*** Provided text
Case ID: br_26/html/0981-01.html
Source: Caselaw Access Project
Author: {"author": "ALAN H.W. SHIFF, Bankruptcy Judge.", "license": "Public Domain", "url": "https://static.case.law/"}
Date Created: 2024-08-24T03:29:51.129683

In re Timothy J. BALLARD, Debtor. Robert JACOBS and Arleen Jacobs, Plaintiffs, v. Timothy J. BALLARD, Defendant. Wayne M. UPRIGHT and Linda M. Upright, Plaintiffs, v. Timothy J. BALLARD, Defendant.
    Bankruptcy No. 5-80-00095.
    Adv. Nos. 205-5-80-0035, 205-5-80-0042.
    United States Bankruptcy Court, D. Connecticut.
    Feb. 7, 1983.
    
      Joseph Dimyan, Coury & Dimyan, Dan-bury, Conn., for plaintiffs, Robert and Ar-leen Jacobs.
    Kevin P. Thornton, Sturges & Mathes, Southbury, Conn., for plaintiffs, Wayne and Linda Upright.
    Daniel Meister, Norwalk, Conn., for defendant.
   MEMORANDUM AND DECISION

ALAN H.W. SHIFF, Bankruptcy Judge.

The plaintiffs in both of the above-captioned adversary proceedings, which were tried together, seek exceptions to the debt- or’s discharge based on various allegations of fraud involving the debtor’s home construction business.

I.
******
*** Information supplied
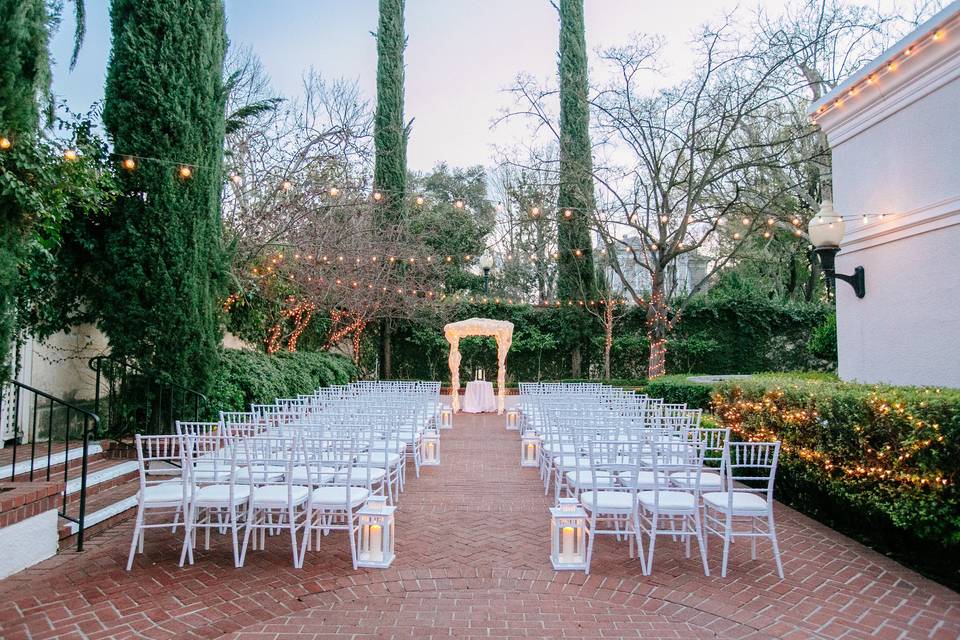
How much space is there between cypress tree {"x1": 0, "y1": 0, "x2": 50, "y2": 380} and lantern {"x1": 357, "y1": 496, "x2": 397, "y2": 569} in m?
3.07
******
[To do]:
Answer these questions from the bankruptcy decision, one per line:
1. Which court issued the decision?
2. Which attorney represented Wayne and Linda Upright?
3. What do the plaintiffs in both proceedings seek?

[Answer for the task]:
1. The United States Bankruptcy Court, D. Connecticut.
2. Kevin P. Thornton, of Sturges & Mathes, Southbury, Conn.
3. Exceptions to the debtor's discharge, based on various allegations of fraud involving the debtor's home construction business.